### Dostarczony tekst

Popularne dyscypliny
Dyscypliny
Pokaż wszystko

Real Betis - FC Barcelona: wynik meczu i relacja - Primera Division 2022/2023

Emil Riisberg

01/02/2023, 21:59 GMT+1

Robert Lewandowski z 14. bramką w tym sezonie Primera Division. Barcelona w końcu z Polakiem w składzie w zaległym meczu 17. kolejki pokonała na wyjeździe Real Betis 2:1 i pewnie prowadzi w tabeli.

Foto: Eurosport

Ten mecz pierwotnie miał się odbyć w weekend 13-15 stycznia, ale wtedy Barcelona w Arabii Saudyjskiej grała i to udanie o Superpuchar Hiszpanii z Realem Madryt (3:1).

Bez Lewego też wygrywali

W środę na murawie po raz pierwszy w tym roku w Primera Division zaprezentował się Lewandowski. Kapitan reprezentacji Polski był zawieszony za czerwoną kartkę i niesportowe zachowanie w meczu z Osasuną 8 listopada.
Po mistrzostwach świata oraz perypetiach związanych z odwołaniem klubu w sprawie jego kary wprawdzie zagrał 31 grudnia przeciwko Espanyolowi (1:1), ale potem musiał udać się na przymusową pauzę.
Pod jego nieobecność drużyna prowadzona przez Xaviego wygrała trzy mecze z rzędu w lidze hiszpańskiej i wszystkie w stosunku 1:0.
W międzyczasie Polak wystąpił m.in. we wspomnianym meczu z Realem oraz także z Realem Betis w półfinale Superpucharu Hiszpanii. Zagrał także w Pucharze Króla.

Pilnowany dokładnie

Mimo trzech meczów nieobecności w Primera Division Lewandowski przystąpił do meczu w Sewilli jako lider klasyfikacji strzelców. W poprzednich 15 występach strzelił 13 goli i miał cztery asysty.
Betis w tym sezonie prezentuje się naprawdę dobrze i zajmował przed tym spotkaniem szóste miejsce w tabeli, ale wydawało się, że prowadzący w lidze goście nie powinni mieć większych problemów ze zwycięstwem. Było jednak inaczej.
Od początku mecz na Estadio Benito Villamarín był dynamiczny. Gospodarze potrafili stworzyć dobre okazje, ale ich strzały były blokowane. W 33. minucie przyjezdni strzelili gola. Raphinha wykorzystał dośrodkowanie Holendra Frenkiego De Jonga. Chwilę później okazało się, że bramka nie zostanie uznana z powodu pozycji spalonej Brazylijczyka.

### Zadanie do wykonania
Kontynuuj relację z meczu Real Betis – FC Barcelona, zaczynając po jej ostatnim zdaniu. Materiał nie ma żadnego związku z relacją z meczu Real Betis – FC Barcelona.

### Wyodrębniony materiał
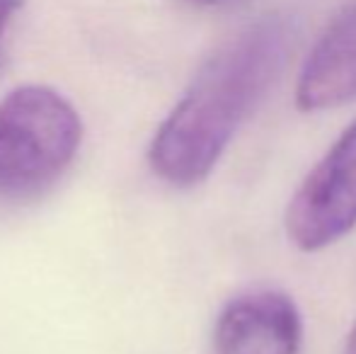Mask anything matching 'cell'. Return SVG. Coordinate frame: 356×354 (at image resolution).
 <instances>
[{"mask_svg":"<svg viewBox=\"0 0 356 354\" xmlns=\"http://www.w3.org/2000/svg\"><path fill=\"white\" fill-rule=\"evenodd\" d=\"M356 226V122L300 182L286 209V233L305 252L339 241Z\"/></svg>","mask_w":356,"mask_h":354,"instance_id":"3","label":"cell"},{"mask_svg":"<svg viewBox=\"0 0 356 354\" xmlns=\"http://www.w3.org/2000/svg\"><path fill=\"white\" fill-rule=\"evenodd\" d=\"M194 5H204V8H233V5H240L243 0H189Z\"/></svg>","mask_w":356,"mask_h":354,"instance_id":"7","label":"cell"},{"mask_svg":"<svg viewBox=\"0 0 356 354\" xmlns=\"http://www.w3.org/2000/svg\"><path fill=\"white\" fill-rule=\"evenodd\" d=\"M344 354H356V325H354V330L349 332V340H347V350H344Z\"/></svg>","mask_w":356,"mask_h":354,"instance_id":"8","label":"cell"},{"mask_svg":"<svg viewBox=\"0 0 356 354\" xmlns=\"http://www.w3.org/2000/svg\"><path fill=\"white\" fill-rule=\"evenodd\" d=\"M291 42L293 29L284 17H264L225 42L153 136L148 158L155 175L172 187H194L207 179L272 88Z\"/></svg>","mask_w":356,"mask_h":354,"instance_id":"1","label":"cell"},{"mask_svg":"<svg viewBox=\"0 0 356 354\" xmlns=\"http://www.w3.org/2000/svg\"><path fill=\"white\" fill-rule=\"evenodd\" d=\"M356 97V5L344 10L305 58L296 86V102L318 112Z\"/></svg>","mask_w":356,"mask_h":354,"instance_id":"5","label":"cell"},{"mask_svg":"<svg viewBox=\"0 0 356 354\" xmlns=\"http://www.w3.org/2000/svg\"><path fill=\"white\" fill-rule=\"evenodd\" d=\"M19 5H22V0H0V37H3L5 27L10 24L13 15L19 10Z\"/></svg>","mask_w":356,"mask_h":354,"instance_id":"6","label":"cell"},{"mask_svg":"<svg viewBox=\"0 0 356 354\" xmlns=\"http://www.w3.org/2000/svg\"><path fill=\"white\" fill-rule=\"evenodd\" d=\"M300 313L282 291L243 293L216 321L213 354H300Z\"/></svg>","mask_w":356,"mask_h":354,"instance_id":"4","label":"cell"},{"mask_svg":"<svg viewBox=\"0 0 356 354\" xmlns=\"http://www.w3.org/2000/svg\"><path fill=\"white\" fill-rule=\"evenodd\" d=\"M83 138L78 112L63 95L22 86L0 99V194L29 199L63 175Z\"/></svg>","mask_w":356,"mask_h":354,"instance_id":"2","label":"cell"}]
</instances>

==

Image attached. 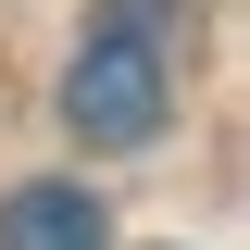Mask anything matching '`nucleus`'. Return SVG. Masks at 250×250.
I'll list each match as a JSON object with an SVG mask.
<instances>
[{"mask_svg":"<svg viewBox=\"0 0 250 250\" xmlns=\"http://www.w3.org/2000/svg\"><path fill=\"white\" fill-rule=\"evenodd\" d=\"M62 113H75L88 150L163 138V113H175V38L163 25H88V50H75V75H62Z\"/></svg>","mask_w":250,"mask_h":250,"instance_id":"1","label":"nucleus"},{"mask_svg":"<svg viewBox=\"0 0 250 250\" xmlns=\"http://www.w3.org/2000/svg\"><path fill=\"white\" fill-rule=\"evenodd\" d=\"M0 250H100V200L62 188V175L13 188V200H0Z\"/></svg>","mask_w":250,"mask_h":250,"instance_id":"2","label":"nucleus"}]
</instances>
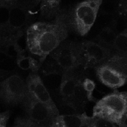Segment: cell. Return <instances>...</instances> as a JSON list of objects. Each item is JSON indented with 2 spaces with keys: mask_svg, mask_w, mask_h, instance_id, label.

### Oczekiwana odpowiedź
Lewandowski nie miał dobrych szans, widać było, że jest sfrustrowany. Dwa razy bardzo ładnie podał do Gaviego, ale nic z tego nie wynikło. 18-letni pomocnik co najmniej jedną akcję powinien zamienić na gola. Nie popisał się także starszy od niego o dwa lata Pedri, który również nie wykorzystał niezłej sposobności do zdobycia bramki.
W pierwszej połowie oba zespoły nie były w stanie oddać żadnego celnego strzału.

Piękna akcja Balde

Po zmianie stron tym razem ładnie kopnął Pedri, ale świetnie jego próbę obronił Rui Silva. Kilka minut potem gospodarze pokusili się o niezłą akcję. Strzał Fekira pewnie zatrzymał Marc-Andre ter Stegen.
Coraz częstsze próby gości w końcu przyniosły skutek. Świetnie z lewej strony pola karnego dośrodkował Alejandro Balde. Podanie 19-letniego Hiszpana z najbliższej odległości na gola zamienił Raphinha. Tym razem spalonego nie było.
W 80. minucie cieszył się też Lewandowski. Po rzucie rożnym i późniejszym zagraniu głową Ronalda Araujo Polak czujnie zachował się w polu karnym. Wykonał jeszcze pół obrotu, uwalniając się spod opieki obrońców, po czym strzałem z siedmiu metrów pokonał zupełnie bezradnego bramkarza gospodarzy.



Dla "Lewego" była to pierwsza ligowa bramka od 29 października. Wtedy po jego golu ekipa z Katalonii pokonała na wyjeździe Valencię.
Real Betis jeszcze na moment wrócił do gry. Pięć minut przed końcem obrońca gości Jules Kounde strzelił samobójczego gola. Barcelona się obroniła. To jej czwarte ligowe zwycięstwo z rzędu.
Po tym meczu ma 50 punktów i drugi Real Madryt wyprzedza o osiem. Królewscy mają jeden mecz zaległy do rozegrania. 2 lutego podejmą o godz. 21 Valencię.
Real Betis - FC Barcelona 1:2 (0:0)
Bramka: Kounde 85' (sam.) - Raphinha 65', Lewandowski 80'.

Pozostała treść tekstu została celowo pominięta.